Metal ion recognition in aqueous solution by highly preorganized non-macrocyclic ligands

The metal ion complexing properties of highly preorganized non-macrocyclic ligands in aqueous solution are discussed and contrasted with those of less preorganized analogues that have simple ethylene bridges between the donor atoms. High levels of preorganization can be achieved using cyclohexenyl bridges between ligand donor atoms, use of reinforced bridges such us bispidines, or by use of extended aromatic systems as bridges, such as those found in 1,10-phenanthroline (1,10-phen). Cyclohexenyl groups increase thermodynamic stability of metal ion complexes, as indicated by logK1 values (formation constants), that increase by between 1 and 5log units compared to less preorganized analogues.
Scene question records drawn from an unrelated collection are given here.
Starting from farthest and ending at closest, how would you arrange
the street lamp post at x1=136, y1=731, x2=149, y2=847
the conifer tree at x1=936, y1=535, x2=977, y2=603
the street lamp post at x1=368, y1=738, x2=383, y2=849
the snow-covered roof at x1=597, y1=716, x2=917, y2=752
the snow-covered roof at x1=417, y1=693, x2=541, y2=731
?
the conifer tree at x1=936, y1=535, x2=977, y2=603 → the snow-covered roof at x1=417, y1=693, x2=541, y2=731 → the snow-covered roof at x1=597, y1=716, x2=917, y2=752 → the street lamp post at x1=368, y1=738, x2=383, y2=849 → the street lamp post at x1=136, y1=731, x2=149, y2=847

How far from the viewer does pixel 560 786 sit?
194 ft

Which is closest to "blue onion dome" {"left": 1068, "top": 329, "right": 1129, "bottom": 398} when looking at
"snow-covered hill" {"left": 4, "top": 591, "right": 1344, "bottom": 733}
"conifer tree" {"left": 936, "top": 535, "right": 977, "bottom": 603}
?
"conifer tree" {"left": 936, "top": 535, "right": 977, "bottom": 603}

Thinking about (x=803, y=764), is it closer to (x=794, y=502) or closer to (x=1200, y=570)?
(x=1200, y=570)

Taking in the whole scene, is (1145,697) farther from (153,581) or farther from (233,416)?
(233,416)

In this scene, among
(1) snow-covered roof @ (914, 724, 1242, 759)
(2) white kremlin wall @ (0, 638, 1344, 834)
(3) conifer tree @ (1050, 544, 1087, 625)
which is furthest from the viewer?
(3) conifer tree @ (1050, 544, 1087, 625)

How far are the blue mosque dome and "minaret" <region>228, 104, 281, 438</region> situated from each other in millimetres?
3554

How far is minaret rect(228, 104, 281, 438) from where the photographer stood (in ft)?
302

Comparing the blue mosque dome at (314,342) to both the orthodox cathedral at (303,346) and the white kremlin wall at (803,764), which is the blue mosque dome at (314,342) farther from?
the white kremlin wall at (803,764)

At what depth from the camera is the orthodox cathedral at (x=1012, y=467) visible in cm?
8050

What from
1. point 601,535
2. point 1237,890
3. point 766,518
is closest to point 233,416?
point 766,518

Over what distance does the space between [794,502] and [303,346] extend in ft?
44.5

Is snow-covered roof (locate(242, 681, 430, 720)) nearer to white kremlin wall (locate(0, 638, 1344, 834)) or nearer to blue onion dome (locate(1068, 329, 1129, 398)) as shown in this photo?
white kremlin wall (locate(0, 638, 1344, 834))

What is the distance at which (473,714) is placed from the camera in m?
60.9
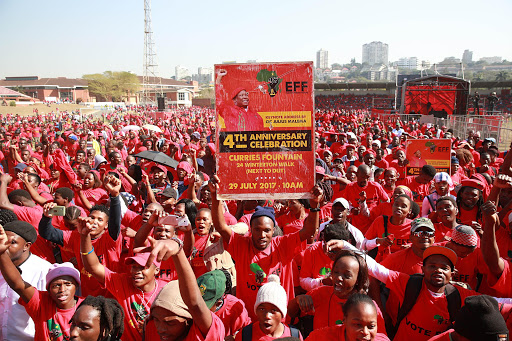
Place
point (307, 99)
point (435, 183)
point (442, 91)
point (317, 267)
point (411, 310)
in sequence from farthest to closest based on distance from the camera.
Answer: point (442, 91) → point (435, 183) → point (317, 267) → point (307, 99) → point (411, 310)

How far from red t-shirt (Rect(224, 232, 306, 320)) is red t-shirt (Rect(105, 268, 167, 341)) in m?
0.79

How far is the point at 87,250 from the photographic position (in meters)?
3.02

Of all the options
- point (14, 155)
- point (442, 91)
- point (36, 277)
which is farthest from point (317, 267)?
point (442, 91)

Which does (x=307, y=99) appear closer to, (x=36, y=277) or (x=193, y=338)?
(x=193, y=338)

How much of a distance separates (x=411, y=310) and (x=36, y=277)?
10.7 ft

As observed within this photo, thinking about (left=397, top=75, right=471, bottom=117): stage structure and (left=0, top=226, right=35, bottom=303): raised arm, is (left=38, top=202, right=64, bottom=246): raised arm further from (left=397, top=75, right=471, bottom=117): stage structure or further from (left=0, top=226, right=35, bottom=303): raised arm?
(left=397, top=75, right=471, bottom=117): stage structure

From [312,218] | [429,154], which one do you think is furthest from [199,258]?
[429,154]

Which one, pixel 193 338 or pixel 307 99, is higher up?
pixel 307 99

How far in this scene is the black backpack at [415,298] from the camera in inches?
115

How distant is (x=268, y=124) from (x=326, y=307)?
1557 millimetres

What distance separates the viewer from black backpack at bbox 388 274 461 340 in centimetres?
293

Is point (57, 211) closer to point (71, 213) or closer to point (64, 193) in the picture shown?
point (71, 213)

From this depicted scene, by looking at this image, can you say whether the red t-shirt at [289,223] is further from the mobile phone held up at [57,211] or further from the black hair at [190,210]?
the mobile phone held up at [57,211]

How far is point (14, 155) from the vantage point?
28.4ft
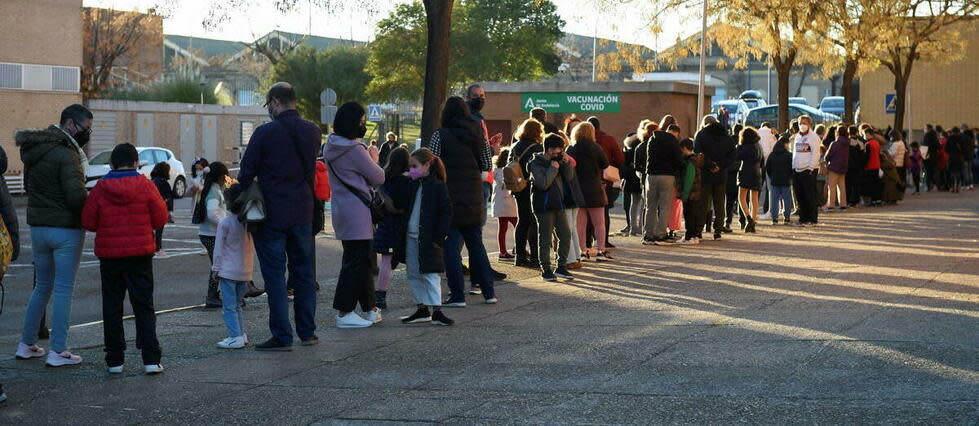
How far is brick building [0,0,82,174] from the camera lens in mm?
38906

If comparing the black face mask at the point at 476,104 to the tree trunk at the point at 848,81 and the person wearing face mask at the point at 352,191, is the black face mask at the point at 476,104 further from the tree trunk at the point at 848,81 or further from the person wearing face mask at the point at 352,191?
the tree trunk at the point at 848,81

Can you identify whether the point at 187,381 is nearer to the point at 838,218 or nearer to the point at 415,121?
the point at 838,218

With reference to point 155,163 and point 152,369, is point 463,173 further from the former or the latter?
point 155,163

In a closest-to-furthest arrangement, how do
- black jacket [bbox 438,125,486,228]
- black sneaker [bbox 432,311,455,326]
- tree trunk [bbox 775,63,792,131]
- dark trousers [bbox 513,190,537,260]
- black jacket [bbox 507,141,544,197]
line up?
black sneaker [bbox 432,311,455,326] < black jacket [bbox 438,125,486,228] < black jacket [bbox 507,141,544,197] < dark trousers [bbox 513,190,537,260] < tree trunk [bbox 775,63,792,131]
The way in which such bridges alter selectivity in the direction of smaller metal ions is discussed. Rigid bridges such as those provided by bispidine are discussed in terms of increased logK1 values, and sharply increased selectivity for smaller metal ions. Ligands derived from 1,10-phen by placing donor groups at the 2- and 9-positions are discussed, including examples with acetates (PDA), pyridyls (DPP) and phenolates (DPHP). The five-membered chelate rings of PDA lead to strong selectivity for larger metal ions, including Cd(II), La(III), and Gd(III). Possible uses of PDA type ligands for Gd(III)-based MRI agents are discussed. The remarkably high stability of complexes of PDA is discussed in terms of the role of H-bonding with the solvent in stabilizing complexes with metal ions, and the very high level of preorganization of the ligand.